Optimal Transport-2.Wasserstein Distance

Wasserstein Distance

  在上一节 Monge-Kantorovich Problem 中,我们介绍了最优传输问题。最优传输一个重要的应用是它可以用来衡量分布之间的距离,从而将距离的概念由点与点之间拓展到分布与分布之间。本节我们将介绍分布之间的距离定义,即 Wasserstein Distance,以及为什么其能够用于表示分布之间的距离。

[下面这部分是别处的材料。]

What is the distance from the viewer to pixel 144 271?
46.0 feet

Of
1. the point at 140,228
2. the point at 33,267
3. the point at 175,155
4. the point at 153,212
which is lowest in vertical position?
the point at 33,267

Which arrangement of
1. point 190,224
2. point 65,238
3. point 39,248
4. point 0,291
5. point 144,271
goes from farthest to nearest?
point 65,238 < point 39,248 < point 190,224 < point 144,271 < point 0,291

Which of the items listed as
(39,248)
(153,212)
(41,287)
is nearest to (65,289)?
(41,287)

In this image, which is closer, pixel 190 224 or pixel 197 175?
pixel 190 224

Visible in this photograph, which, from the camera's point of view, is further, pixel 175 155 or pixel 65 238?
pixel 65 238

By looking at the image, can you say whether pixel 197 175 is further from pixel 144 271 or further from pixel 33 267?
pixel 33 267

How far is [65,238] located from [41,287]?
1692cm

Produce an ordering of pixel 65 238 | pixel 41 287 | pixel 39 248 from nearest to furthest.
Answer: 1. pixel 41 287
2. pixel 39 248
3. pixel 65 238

Metric Properties on Probility Space

  在上一节中,我们从概率视角描述了最优传输问题。设 \(X,Y\) 是服从分布 \(\boldsymbol{\alpha},\boldsymbol{\beta}\) 的两个随机变量,运输矩阵为 \(\boldsymbol{P}\),成本矩阵为 \(\boldsymbol{C}\),则分布 \(\boldsymbol{\alpha},\boldsymbol{\beta}\) 之间的最优传输问题可以被定义为:

\[L_{\boldsymbol{C}}(\boldsymbol{\alpha},\boldsymbol{\beta}) := \min_{\boldsymbol{P} \in \boldsymbol{U}(\boldsymbol{\alpha},\boldsymbol{\beta})} \left< \boldsymbol{P},\boldsymbol{C} \right> = \min_{(X,Y)} \{ \mathbb{E}_{(X,Y)}(c(X,Y)): X \sim \boldsymbol{\alpha}, Y \sim \boldsymbol{\beta} \}\]

  \(L_{\boldsymbol{C}}(\boldsymbol{\alpha},\boldsymbol{\beta})\) 的含义是将分布 \(\boldsymbol{\alpha}\) 传输到分布 \(\boldsymbol{\beta}\) 所花费的最小成本,我们很自然地就会想到 \(L_{\boldsymbol{C}}(\boldsymbol{\alpha},\boldsymbol{\beta})\) 也许能够表示分布 \(\boldsymbol{\alpha}\)\(\boldsymbol{\beta}\) 之间的距离或相似度。当然,要说明这个问题,我们需要证明函数 \(L_{\boldsymbol{C}}\) 满足概率空间中距离函数的性质。
  设分布 $, $ 取自概率空间 \(\mathcal{X}\)\(W(\boldsymbol{\alpha},\boldsymbol{\beta})\) 是分布 \(\boldsymbol{\alpha},\boldsymbol{\beta}\) 之间的距离函数,如果函数 \(W\) 满足:

  • 非负性(Non-negativity):\(\forall \boldsymbol{\alpha},\boldsymbol{\beta} \in \mathcal{X}, W(\boldsymbol{\alpha},\boldsymbol{\beta}) \ge 0.\)
  • 同一性(Identity of Indiscernibles): \(W(\boldsymbol{\alpha},\boldsymbol{\beta})=0\) 当且仅当 \(\boldsymbol{\alpha} = \boldsymbol{\beta}.\)
  • 对称性(Symmetry): \(\forall \boldsymbol{\alpha},\boldsymbol{\beta} \in \mathcal{X}, W(\boldsymbol{\alpha},\boldsymbol{\beta}) = W(\boldsymbol{\beta},\boldsymbol{\alpha}).\)
  • 三角不等式(Triangle Inequality): \(\forall \boldsymbol{\alpha},\boldsymbol{\beta},\boldsymbol{\gamma} \in \mathcal{X}, W(\boldsymbol{\alpha},\boldsymbol{\gamma}) \leq W(\boldsymbol{\alpha},\boldsymbol{\beta})+W(\boldsymbol{\beta},\boldsymbol{\gamma}).\)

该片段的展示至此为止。